The resources of their office and the platform that City Hall afforded enabled these members to help build and highlight public rallies for permanent protections. There were several protests around the city, including outside City Hall in January, as well as an organized public comment campaign to push for the passage of the proposals. Soto-Martínez called it an “inside-outside” strategy, building on the trust these members had built up over the years working with different advocacy groups.

 

The protections that renters won were major victories, but they don’t come close to solving all of the city’s housing problems. Individual landlords are still trying to raise rents. Shaw said that landlords are looking for ways to carry out evictions. “We do realize if we hadn’t organized, we wouldn’t have gotten [the protections in January], but we could have gone further though,” she said.

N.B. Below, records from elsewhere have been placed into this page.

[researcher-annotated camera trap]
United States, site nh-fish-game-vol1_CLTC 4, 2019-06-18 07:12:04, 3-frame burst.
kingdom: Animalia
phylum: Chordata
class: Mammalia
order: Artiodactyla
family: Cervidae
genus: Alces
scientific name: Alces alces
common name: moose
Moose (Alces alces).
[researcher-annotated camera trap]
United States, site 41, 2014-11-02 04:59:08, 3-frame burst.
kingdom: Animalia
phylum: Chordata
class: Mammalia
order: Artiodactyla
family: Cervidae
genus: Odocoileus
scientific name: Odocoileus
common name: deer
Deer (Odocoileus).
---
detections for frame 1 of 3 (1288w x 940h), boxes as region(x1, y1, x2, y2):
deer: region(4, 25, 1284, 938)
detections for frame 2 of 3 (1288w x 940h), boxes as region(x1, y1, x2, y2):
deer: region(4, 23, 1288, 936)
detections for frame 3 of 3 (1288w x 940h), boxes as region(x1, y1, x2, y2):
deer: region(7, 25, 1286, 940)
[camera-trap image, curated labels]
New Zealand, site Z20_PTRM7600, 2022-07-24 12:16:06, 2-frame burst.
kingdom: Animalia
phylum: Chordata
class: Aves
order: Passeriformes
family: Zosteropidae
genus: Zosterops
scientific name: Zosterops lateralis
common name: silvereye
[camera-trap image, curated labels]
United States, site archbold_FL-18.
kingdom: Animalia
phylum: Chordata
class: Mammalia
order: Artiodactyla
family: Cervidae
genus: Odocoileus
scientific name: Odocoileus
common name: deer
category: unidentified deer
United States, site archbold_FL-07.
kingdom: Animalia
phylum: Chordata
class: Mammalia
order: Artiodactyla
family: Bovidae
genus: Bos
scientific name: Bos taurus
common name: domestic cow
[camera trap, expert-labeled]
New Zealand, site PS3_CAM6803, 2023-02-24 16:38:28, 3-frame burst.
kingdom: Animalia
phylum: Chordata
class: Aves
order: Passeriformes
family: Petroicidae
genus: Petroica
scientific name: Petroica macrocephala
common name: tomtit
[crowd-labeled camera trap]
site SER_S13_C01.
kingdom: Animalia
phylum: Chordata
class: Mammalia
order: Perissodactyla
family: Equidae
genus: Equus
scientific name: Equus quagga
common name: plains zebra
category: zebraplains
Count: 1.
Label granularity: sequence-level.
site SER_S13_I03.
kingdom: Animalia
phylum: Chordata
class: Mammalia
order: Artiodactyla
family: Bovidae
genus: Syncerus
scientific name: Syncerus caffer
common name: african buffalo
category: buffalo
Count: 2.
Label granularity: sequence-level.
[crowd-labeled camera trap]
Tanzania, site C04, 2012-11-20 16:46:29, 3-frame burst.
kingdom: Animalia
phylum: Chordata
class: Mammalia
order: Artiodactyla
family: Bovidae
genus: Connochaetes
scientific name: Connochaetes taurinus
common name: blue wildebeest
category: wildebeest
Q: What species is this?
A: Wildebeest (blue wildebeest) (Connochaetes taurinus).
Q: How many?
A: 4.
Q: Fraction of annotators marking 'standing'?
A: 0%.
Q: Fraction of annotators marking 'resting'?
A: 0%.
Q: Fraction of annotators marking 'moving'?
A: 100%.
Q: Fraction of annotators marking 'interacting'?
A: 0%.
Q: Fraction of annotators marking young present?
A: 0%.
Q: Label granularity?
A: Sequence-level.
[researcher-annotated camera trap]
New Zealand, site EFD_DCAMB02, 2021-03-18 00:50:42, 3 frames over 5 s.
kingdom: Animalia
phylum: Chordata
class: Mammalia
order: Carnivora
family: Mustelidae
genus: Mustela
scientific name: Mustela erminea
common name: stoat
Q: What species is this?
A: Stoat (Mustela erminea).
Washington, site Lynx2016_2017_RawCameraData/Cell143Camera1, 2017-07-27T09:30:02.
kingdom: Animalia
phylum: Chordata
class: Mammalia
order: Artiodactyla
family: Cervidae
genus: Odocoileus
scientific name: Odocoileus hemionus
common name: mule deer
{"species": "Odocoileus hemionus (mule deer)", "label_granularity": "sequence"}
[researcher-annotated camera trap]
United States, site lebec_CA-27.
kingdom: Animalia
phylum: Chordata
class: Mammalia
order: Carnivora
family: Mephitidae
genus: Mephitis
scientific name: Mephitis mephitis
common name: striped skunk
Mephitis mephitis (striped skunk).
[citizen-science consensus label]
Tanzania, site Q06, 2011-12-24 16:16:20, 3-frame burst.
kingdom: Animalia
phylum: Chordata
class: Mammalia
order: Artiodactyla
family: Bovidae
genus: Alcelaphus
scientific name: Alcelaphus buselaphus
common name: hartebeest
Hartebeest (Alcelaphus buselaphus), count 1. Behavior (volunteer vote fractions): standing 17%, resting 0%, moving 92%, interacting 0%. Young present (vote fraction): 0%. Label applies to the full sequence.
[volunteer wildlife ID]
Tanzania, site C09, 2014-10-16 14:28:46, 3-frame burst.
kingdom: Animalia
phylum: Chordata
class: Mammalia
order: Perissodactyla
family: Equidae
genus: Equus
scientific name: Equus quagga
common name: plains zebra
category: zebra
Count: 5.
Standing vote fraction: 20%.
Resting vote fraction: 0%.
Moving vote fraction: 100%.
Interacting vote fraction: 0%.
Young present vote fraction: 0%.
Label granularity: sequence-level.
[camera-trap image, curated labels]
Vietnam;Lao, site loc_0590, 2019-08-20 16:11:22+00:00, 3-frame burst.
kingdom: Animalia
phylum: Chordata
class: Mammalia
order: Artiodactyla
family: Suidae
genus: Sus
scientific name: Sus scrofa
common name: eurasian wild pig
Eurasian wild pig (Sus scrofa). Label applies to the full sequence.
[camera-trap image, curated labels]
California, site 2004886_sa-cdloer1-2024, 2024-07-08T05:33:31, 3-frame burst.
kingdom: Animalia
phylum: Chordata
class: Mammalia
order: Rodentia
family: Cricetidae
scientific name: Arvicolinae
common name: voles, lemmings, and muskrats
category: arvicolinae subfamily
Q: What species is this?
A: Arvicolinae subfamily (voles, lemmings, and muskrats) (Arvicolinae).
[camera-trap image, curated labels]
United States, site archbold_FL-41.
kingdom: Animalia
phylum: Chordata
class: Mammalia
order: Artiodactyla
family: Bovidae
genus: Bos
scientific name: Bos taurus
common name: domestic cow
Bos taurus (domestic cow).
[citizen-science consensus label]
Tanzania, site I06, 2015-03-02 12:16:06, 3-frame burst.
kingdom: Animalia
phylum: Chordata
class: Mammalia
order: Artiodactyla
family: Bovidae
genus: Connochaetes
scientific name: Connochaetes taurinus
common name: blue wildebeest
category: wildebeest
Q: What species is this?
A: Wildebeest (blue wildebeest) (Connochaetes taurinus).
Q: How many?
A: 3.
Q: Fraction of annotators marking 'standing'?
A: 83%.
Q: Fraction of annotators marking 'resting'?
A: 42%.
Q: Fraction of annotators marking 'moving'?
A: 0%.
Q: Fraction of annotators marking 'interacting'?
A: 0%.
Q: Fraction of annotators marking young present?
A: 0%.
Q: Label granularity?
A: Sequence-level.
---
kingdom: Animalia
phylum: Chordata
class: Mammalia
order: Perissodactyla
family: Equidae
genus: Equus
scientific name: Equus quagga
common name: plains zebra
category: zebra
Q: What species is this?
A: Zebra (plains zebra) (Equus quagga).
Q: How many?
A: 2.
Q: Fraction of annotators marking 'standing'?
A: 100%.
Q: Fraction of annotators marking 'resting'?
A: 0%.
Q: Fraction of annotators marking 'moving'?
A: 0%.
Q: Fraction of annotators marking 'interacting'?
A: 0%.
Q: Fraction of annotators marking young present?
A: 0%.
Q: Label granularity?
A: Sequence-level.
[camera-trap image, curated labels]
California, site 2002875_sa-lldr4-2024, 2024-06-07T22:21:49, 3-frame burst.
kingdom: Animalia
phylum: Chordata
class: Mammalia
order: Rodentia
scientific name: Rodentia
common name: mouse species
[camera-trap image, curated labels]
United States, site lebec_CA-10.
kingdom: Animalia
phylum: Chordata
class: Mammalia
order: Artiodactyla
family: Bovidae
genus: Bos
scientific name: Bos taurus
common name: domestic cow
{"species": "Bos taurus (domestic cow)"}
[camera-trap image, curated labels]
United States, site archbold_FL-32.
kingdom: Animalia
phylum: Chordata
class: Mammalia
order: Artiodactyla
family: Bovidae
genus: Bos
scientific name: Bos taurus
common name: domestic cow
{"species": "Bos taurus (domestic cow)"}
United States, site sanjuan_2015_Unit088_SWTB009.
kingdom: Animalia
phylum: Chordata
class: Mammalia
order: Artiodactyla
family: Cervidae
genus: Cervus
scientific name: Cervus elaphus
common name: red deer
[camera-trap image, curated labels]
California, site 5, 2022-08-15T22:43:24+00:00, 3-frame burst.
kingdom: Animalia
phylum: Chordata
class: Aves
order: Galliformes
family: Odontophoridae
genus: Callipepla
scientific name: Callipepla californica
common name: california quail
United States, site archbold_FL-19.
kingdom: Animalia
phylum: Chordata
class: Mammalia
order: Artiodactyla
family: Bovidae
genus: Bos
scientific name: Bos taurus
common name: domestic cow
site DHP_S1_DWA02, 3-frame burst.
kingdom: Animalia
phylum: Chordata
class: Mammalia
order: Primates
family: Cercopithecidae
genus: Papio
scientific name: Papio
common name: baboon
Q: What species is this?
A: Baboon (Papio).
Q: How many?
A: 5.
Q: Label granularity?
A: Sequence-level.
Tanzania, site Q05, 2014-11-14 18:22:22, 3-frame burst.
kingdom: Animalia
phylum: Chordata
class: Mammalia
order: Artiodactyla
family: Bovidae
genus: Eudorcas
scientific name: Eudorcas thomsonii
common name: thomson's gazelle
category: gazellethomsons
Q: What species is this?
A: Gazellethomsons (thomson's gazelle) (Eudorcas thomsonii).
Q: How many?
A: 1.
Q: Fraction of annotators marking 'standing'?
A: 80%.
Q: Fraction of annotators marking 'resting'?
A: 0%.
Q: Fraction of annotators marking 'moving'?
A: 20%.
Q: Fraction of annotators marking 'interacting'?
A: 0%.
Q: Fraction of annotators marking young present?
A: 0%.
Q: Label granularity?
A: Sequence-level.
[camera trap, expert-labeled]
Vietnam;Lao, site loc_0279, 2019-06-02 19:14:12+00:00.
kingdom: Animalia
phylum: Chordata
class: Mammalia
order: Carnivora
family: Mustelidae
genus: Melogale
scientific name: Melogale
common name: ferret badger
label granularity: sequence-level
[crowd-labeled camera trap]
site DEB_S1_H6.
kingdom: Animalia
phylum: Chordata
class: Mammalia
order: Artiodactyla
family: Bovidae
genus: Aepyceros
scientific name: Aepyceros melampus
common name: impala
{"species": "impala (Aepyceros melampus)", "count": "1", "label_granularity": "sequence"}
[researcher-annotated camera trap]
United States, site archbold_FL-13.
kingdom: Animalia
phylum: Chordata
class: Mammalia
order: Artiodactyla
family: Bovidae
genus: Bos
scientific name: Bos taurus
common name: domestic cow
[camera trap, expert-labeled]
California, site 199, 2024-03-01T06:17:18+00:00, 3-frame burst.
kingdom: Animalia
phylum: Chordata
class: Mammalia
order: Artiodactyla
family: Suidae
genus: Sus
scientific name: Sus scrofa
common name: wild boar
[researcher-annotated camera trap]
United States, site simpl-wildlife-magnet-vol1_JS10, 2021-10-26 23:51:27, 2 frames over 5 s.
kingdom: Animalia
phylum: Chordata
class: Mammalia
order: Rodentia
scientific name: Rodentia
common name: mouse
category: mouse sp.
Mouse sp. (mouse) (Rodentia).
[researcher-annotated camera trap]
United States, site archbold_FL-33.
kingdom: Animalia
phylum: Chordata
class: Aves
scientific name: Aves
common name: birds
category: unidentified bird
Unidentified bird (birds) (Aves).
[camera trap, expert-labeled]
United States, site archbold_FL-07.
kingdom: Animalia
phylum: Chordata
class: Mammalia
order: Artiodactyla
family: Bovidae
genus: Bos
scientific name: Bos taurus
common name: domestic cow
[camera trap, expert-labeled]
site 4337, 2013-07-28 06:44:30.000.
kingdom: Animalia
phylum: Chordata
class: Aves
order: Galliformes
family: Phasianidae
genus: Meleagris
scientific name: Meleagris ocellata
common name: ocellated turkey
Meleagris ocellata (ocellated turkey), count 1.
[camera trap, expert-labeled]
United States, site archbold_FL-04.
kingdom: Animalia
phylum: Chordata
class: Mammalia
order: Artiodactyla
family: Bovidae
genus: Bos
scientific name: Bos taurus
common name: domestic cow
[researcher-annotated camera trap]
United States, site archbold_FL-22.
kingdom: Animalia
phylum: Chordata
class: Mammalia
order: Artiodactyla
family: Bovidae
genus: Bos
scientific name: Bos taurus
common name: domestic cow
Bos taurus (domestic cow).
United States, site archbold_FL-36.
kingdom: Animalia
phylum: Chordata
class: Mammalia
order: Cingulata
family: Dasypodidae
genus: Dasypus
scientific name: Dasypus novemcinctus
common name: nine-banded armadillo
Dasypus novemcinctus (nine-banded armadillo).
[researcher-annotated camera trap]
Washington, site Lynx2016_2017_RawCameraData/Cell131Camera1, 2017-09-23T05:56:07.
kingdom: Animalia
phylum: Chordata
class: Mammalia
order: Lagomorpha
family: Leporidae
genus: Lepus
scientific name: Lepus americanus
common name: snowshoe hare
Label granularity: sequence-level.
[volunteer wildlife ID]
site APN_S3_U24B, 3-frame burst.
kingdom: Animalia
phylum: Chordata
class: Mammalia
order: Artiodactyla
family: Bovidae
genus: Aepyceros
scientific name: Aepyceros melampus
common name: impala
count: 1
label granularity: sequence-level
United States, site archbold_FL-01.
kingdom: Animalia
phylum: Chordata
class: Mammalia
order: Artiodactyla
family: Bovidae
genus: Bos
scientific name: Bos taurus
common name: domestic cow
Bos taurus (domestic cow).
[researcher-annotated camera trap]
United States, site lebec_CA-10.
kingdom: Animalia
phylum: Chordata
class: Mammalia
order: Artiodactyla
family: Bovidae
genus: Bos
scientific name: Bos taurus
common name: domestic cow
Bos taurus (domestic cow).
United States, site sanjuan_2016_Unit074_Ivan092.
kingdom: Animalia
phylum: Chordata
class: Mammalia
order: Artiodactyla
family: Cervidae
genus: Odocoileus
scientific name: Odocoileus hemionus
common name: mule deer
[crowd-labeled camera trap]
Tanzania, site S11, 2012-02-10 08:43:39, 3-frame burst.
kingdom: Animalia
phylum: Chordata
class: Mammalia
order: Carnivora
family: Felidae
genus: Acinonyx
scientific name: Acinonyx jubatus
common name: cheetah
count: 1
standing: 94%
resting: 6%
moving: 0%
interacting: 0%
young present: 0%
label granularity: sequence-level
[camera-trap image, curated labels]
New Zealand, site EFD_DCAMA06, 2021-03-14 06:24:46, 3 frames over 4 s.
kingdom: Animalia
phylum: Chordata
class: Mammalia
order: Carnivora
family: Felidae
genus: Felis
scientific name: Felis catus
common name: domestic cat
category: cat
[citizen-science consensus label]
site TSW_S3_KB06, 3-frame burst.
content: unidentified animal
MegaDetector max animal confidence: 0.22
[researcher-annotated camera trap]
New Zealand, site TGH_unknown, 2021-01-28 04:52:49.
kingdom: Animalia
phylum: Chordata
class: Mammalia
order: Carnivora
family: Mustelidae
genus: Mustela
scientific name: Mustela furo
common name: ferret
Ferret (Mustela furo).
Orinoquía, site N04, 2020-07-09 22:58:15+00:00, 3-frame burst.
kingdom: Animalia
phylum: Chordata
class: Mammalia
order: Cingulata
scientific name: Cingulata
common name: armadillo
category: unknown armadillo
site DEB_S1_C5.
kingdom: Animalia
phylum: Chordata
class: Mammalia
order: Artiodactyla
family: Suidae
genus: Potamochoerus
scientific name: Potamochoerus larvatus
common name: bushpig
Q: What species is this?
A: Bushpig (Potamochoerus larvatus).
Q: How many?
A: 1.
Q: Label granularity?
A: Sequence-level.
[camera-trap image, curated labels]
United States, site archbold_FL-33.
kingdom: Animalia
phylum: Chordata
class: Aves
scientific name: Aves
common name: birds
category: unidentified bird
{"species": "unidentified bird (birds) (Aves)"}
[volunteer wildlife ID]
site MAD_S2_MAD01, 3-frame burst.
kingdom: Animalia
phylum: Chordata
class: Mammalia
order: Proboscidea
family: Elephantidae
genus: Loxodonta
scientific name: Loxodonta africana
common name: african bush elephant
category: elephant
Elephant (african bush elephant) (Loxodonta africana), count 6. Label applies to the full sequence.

The other major challenge is keeping the political momentum going to ensure wider protections across Los Angeles County. (The city of Los Angeles has 4 million people, but the rest of the county has an additional 86 cities and 6 million people.) Smaller cities have not enacted the same measures, and all across the county, neighborhoods are still dealing with gentrification and high housing costs. Shaw said that several buildings in Chinatown received 10 percent rent increases in the last month. Soto-Martínez said that much of the legal counsel and rental assistance provisions in Measure ULA still need to be implemented by the City Council.

Przyucki echoed Shaw’s concerns on realtors’ and landlords’ counter-messaging. He said he expects the fight will continue to be difficult, in part because developers and landlords have a strategy of couching their efforts in progressive terminology. 

“We won the narrative war, or we’re winning it. You can’t say ‘poor people should get another job if they can’t afford housing,’” he said. But Przylucki added that tenant advocates will have to work to challenge more sophisticated messaging from landlords going forward.

What renters have, the Inner City Law Center’s Harnden said, is their lived experiences. By contrast, he said, “money doesn’t have a story to tell.”